金髪と最強と傲岸不遜

 首を絞められる八峡義弥。

 誰であるか口にしようとしても、喉が抑えられてその名前を口に出す事は出来なかった。


「ぐ、ぼべ」

「どヴぃ、なぎゃッ……」


 八峡義弥は今にでも意識を失いそうだった。

 何か喋っている。女はそれを感じ取ると八峡義弥の喉から指を引き剥がす。

 八峡義弥はそのまま地面に倒れ込んで深くせき込む。


「ぐはッ、はッ」

「かッ……ひ、ぃッ」

「はっ……はっ……ぁ」


 息を吸って吐く。

 呼吸を整えると八峡義弥は涙目になりながらその女を睨む。


「相ッぃ、変わら、はッ」

「……あっ、は」

「相変わらず」

「理不尽、じゃねぇか」

「クソ野郎……いや」

「東院ちゃんよォ」


 そう言うと、女はきひ、と笑う。


「その物言い」

「どうやら本当に貴様」

「八峡の様子だな」


 その女、狂気を宿す祓ヰ師は。

 確実に93期生の中では最強に属し。

 恐らくは、学園最強にも値すると噂された祓ヰ師。

 名を東院といながらく

 減滅術式、あらゆる事象や物質を消滅させる虚を作る祓ヰ師だ。


「貴様の苦痛に歪む表情は」

「物凄く不愉快であるぞ」


 その傲岸不遜さ。しかし言い返すには度胸と覚悟が必要となる。

 あらゆる常識を文字通り覆す東院一と言う存在は、如何なる人物であろうとも強縮して恐縮し、反抗する者は実力を見せつけられて萎縮して畏縮する。
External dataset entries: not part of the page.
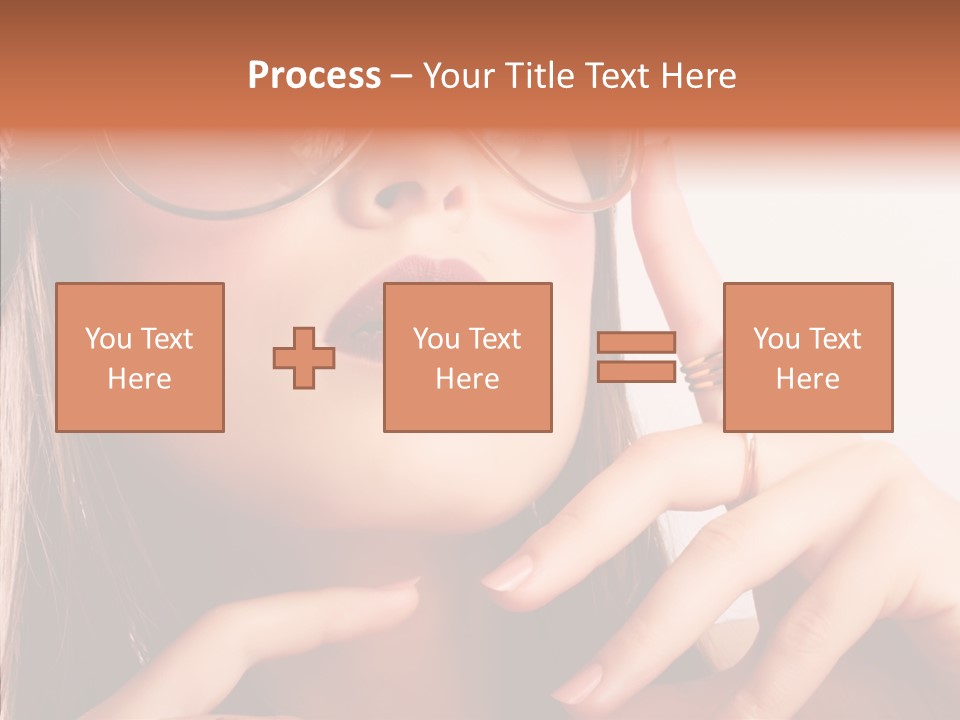 Process – Your Title Text Here

You Text Here

You Text Here

You Text Here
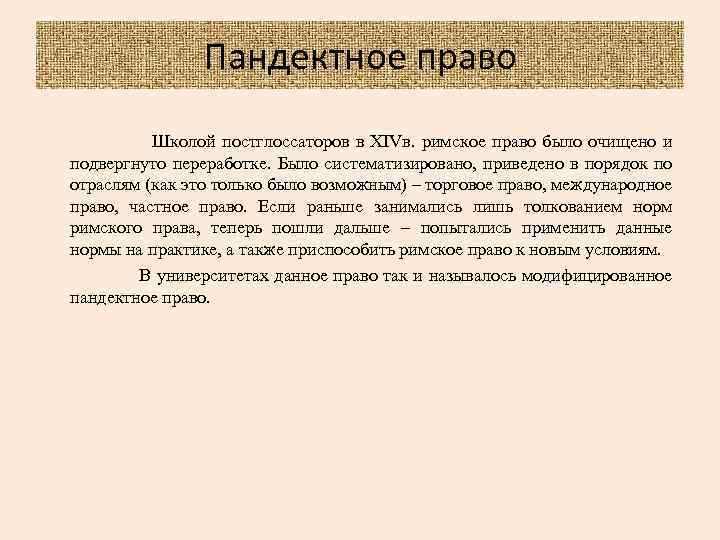 Пандектное право

Школой постглоссаторов в XIVв. римское право было очищено и подвергнуто переработке. Было систематизировано, приведено в порядок по отраслям (как это только было возможным) – торговое право, международное право, частное право. Если раньше занимались лишь толкованием норм римского права, теперь пошли дальше – попытались применить данные нормы на практике, а также приспособить римское право к новым условиям.

В университетах данное право так и называлось модифицированное пандектное право.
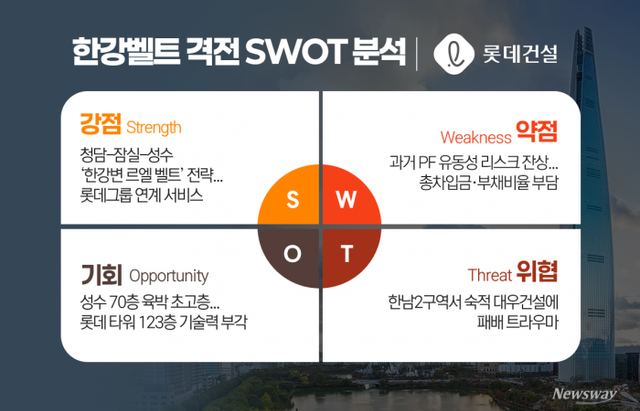 한강벨트 격전 SWOT 분석 | 롯데건설

강점 Strength
청담–잠실–성수 '한강변 르엘 벨트' 전략… 롯데그룹 연계 서비스

Weakness 약점
과거 PF 유동성 리스크 잔상… 총차입금·부채비율 부담

S W O T

기회 Opportunity
성수 70층 육박 초고층… 롯데 타워 123층 기술력 부각

Threat 위협
한남2구역서 숙적 대우건설에 패배 트라우마

Newsway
 口答えすら許されない。それが東院一と言う絶対主義者なのだが。


「誰が不愉快にさせたと思ってんだ」

「殺すぞチビ野郎」


 八峡義弥はそんな事おくびもせずに言い返す。

 東院一は眉を顰めて八峡義弥に近づくと。


「貴様」

「このわれをチビと言ったか?」


 鋭い眼光が八峡義弥を射殺す。

 八峡義弥は両手を挙げて反抗する意志はないと告げながら。


「悪い」

「訂正するわ」

「チビ野郎じゃなかったな」

「チビ女だったわ」


 直後八峡義弥の頭部にひりつく感覚があった。

 それは八峡義弥の危機察知能力であり。

 八峡義弥は即座に屈むと風が裂ける音が響く。


「うおッ」

「危ねぇな」


 回避してそう言うのだった。


「黙れ下郎」

「妾をチビ呼ばわりするでないわ」

「次言えばその首を刎ねてやる」


「出来ない癖に言うなよ」

「東院ちゃんよぉ」


 完全に舐め腐った態度で八峡義弥はヘラヘラと言うのだった。


「その態度」

「次に妾の前で行うのならば」

「その命無いと思え」


「おぉ」

「そりゃ慈悲深い」

「じゃあ次は無礼の無い様に」

「申し訳ありませんでした東院様」

「どうしようも無い事実ではありますが」

「貴方のお背丈がドチビで御座いまふはふぁあッ」


 地面が抉れた。

 八峡義弥は驚いてその場を飛び跳ねるのだった。